- _EXTRAIT À LIRE_:
== == ==

Offrir une seconde vie aux vêtements et une deuxième chance aux employés, c’est l’objectif que Bis Boutique Solidaire s’est fixé. Des vêtements de marque à prix bradés, des partenariats avec différentes associations pour aider les plus démunis et un tremplin pour les salariés : en conjuguant mode et réinsertion, Bis propose un nouveau concept solidaire qui séduit les clients. Une deuxième boutique a d’ailleurs ouvert cette année dans le 9ème arrondissement.

Il est 15 heures et la boutique située au 7 faubourg du Temple est en effervescence. Serge Bassetto, le responsable de 53 ans, s’affaire pour récupérer la livraison quotidienne de vêtements. De nombreux présentoirs défilent, remplis de pièces colorées de toutes tailles. Les employés déchargent d’énormes sacs bleus Ikea, pleins à craquer. Des jupes, des pantalons, des manteaux, des sacs ou des chaussures… Tous les jours, la boutique reçoit entre 500 et 600 pièces afin de proposer un large choix à la clientèle. Quelques curieuses parcourent déjà les nouveaux vêtements qui attendent d’être rangés, avant d’être arrêtées par le responsable : « Désolé mesdames, ceux-là ne sont pas tout de suite en rayon. Il faut bien qu’il en reste pour demain ! », plaisante-t-il.

Il faut dire que le succès est au rendez-vous pour la boutique solidaire. Des clients de tous âges viennent chiner les vêtements de seconde main, séduits par les petits prix et le concept. Loin de l’image de la friperie en bazar, remplie de pièces quelquefois en mauvais état, Bis se présente comme un magasin chic, proposant une gamme très sélective de prêt-à-porter. Les vêtements sont propres, repassés et triés par taille sur les portiques. Des lampes design au plafond, des pièces lumineuses et des cadres au mur : au premier abord, on est loin de se douter que cette boutique n’est pas comme les autres.

== == ==

- _EXERCICES_:
1. Recopiez le passage du texte sur Bis Boutique Solidaire qui va de "Offrir une seconde" jusqu'à "le 9ème arrondissement.".
2. D'après le texte sur Bis Boutique Solidaire, combien de pièces la boutique reçoit-elle chaque jour ?
3. Reprenez le texte sur Bis Boutique Solidaire là où il s'arrête et écrivez la suite.

- _DONNÉES SOURCES_:
== == ==

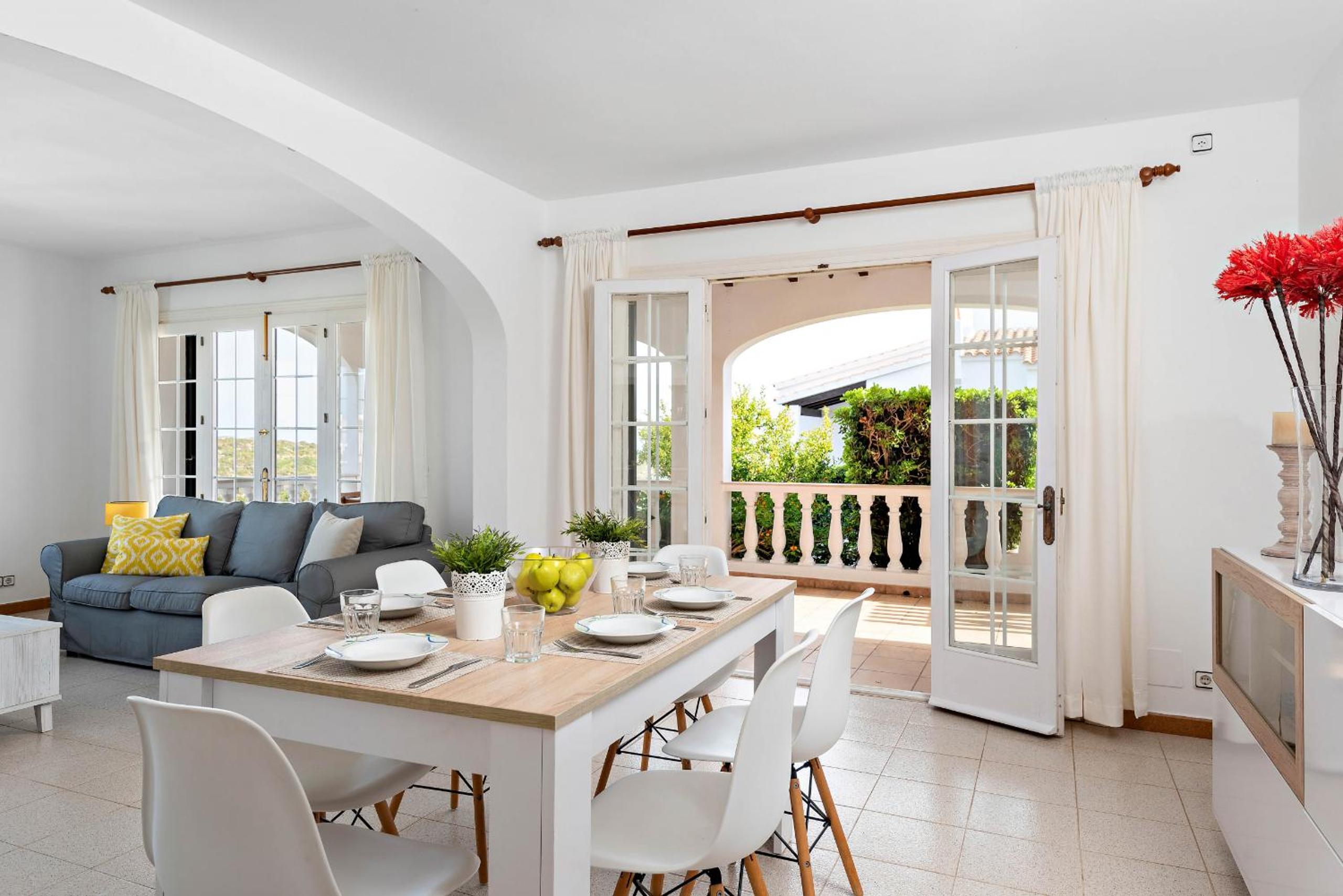 Villa photo 3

== == ==

- _RÉPONSES ATTENDUES_:
1.
Offrir une seconde vie aux vêtements et une deuxième chance aux employés, c’est l’objectif que Bis Boutique Solidaire s’est fixé. Des vêtements de marque à prix bradés, des partenariats avec différentes associations pour aider les plus démunis et un tremplin pour les salariés : en conjuguant mode et réinsertion, Bis propose un nouveau concept solidaire qui séduit les clients. Une deuxième boutique a d’ailleurs ouvert cette année dans le 9ème arrondissement.

2. Entre 500 et 600 pièces.

3.
Un large choix de vêtements est proposé aux clients, et présenté comme dans un magasin traditionnel.
Comme dans un magasin traditionnel, un large choix de vêtements et de tailles est proposé aux clients. Des collections pour femmes, hommes, enfants : il y en a pour tous les goûts.

Un tremplin pour l’avenir des employés en réinsertion

Bis Boutique se différencie par son engagement et sa volonté d’agir comme tremplin pour les employés en réinsertion. Ils sont une quinzaine à être embauchés pour un contrat d’un an qui leur permet de se remettre sur le chemin du travail. Serge Bassetto est lui-même passé par le contrat de réinsertion chez Bis, avant de devenir responsable un an plus tard. Après trois ans dans cette entreprise, il est convaincu que c’est un concept d’avenir. « On veut juste que les gens soient impliqués dans leur futur, le but est aussi qu’ils se re-sociabilisent. La priorité, c’est les employés ». Ils ont des origines et des parcours différents – Bis rejette toute forme de discrimination et a d’ailleurs pour objectif d’employer le plus de profils différents possibles. En tant que boutique solidaire, l’aval de l’État et de Pôle Emploi est obligatoire. Des quotas doivent aussi être respectés pour garantir l’équité et la parité dans l’équipe : « On doit embaucher deux femmes, deux personnes au RSA, deux chômeurs, par exemple », ajoute Serge Bassetto. Les employés en réinsertion travaillent quatre jours par semaine et sont payés au SMIC. Bis leur offre également 50 euros de vêtements tous les mois.

Sur la façade de la boutique, le concept solidaire de Bis est expliqué aux clients.
Sur la façade de la boutique, le concept solidaire de Bis est expliqué aux clients.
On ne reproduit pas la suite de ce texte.